After a significant decline in orders last year, Germany’s mechanical engineering companies are not expecting a quick turnaround. The export-oriented industry felt the effects of the weakening global economy in 2023, and customers held back orders. Adjusted for price increases, incoming orders fell by twelve percent compared to the previous year, as the mechanical engineering association VDMA announced. “In the major sales markets of Europe, the USA and China, there is a lack of confidence in a lasting global economic upswing, which the capital goods industry in particular would need,” explained VDMA chief economist Ralph Wiechers. Domestic companies recorded a total decline in orders of 11 percent last year, while 13 percent fewer orders came from abroad.

There is still no sign of a trend reversal in orders. Wiechers expects a difficult first half of 2024: “We simply need a better mood, which will then be reflected in incoming orders and possibly sales in the second half of the year at the earliest.”

December at least brought slightly less bad values. At the end of the year, incoming orders were only in the single digits below the previous year, at minus six percent in real terms. “Customers from non-euro countries took care of this, and their orders even increased slightly by one percent,” explained Wiechers. As a result, the decline from abroad was comparatively moderate at 3 percent compared to the same month last year. Domestically, however, there was a decline of 13 percent.

Production forecast already lowered

In view of the slump in orders, the Association of German Mechanical and Plant Engineering (VDMA) recently lowered its production forecast for the current year from minus two to minus four percent. A real production decline of one percent was expected for last year.

According to the latest forecast, the International Monetary Fund (IMF) expects global economic output to increase by 3.1 percent this year. Previously, 2.9 percent was expected. The clouds in the economic sky are beginning to clear, IMF chief economist Pierre-Olivier Gourinchas recently wrote in a blog entry. But the pace of growth remains low and turbulence is possible.

■ ■ ■ ■

▸ **PROBLEM REQUIREMENTS**
Reproduce the passage of the German engineering orders text from "December at least" up to and including "of 13 percent.".

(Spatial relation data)

■ ■ ■ ■

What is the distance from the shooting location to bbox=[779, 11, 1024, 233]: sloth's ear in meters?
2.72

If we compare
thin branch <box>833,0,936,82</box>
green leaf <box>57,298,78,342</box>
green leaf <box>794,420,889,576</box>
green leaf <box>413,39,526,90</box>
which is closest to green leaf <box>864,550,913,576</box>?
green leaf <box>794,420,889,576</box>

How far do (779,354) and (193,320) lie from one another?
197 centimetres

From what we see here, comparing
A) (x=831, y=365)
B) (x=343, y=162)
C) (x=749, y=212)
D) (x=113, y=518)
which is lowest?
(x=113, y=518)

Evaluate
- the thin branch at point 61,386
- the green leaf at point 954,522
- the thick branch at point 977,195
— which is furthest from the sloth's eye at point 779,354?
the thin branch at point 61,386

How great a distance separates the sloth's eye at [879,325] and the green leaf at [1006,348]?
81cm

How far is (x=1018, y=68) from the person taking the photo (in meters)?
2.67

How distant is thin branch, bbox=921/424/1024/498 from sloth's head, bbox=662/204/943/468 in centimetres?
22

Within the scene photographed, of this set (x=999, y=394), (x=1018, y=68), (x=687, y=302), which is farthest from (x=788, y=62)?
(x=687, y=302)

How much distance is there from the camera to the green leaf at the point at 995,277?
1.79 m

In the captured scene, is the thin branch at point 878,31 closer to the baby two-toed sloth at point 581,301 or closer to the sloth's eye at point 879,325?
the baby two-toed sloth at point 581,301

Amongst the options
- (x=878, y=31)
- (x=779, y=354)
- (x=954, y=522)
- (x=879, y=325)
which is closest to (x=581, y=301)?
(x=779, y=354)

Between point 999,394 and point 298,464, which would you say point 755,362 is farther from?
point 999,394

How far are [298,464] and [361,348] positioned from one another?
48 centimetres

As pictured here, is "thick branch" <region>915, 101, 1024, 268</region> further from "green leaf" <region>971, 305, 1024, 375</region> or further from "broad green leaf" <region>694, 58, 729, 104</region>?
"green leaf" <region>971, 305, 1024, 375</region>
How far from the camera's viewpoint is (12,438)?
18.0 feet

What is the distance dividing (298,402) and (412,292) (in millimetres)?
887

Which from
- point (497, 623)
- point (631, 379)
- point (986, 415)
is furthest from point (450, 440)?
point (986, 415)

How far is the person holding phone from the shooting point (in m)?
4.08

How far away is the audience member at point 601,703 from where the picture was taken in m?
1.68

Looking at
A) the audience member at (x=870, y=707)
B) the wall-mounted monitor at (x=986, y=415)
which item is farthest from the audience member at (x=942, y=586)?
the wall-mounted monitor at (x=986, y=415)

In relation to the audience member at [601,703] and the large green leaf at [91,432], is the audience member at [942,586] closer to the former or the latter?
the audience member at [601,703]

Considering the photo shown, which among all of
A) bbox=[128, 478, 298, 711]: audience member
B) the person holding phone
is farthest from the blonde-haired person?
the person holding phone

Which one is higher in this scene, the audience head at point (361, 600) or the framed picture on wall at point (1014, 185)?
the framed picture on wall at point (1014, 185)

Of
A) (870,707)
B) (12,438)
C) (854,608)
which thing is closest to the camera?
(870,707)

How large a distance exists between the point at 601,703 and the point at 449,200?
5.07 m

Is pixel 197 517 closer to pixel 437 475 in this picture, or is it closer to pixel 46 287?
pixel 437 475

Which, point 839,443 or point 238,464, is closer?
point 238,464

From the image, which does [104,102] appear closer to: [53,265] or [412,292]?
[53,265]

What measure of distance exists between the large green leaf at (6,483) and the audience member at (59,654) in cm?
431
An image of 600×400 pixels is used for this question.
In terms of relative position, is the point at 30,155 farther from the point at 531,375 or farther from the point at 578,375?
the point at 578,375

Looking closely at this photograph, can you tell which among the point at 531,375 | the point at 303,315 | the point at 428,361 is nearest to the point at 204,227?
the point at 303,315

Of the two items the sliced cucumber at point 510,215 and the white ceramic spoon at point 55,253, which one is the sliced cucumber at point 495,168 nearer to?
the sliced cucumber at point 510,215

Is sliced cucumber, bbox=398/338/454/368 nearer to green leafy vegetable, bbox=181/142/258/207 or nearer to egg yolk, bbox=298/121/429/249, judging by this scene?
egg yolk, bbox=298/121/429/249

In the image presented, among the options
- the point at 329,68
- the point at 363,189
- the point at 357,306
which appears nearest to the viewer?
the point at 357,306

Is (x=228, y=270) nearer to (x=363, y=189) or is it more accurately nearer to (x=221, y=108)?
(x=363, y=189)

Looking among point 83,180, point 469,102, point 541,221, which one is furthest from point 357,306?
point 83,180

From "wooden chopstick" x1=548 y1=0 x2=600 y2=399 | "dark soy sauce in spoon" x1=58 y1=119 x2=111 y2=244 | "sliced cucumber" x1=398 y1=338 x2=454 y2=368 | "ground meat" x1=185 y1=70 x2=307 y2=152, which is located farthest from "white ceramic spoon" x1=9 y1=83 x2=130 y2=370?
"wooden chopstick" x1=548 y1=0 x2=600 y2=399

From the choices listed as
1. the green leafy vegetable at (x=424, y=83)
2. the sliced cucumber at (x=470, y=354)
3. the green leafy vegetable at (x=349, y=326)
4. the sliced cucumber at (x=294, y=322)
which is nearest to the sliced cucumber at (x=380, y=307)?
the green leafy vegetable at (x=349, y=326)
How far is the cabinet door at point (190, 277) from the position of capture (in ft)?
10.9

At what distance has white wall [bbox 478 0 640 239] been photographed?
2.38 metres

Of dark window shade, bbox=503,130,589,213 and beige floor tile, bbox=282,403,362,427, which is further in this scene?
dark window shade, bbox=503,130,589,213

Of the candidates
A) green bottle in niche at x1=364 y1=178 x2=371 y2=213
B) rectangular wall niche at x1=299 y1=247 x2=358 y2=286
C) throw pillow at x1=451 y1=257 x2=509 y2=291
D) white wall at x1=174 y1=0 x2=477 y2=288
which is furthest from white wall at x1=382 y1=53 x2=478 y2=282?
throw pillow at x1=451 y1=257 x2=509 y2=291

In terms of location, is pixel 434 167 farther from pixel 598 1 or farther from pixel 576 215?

■ ■ ■ ■

▸ **RESPONSE**
December at least brought slightly less bad values. At the end of the year, incoming orders were only in the single digits below the previous year, at minus six percent in real terms. “Customers from non-euro countries took care of this, and their orders even increased slightly by one percent,” explained Wiechers. As a result, the decline from abroad was comparatively moderate at 3 percent compared to the same month last year. Domestically, however, there was a decline of 13 percent.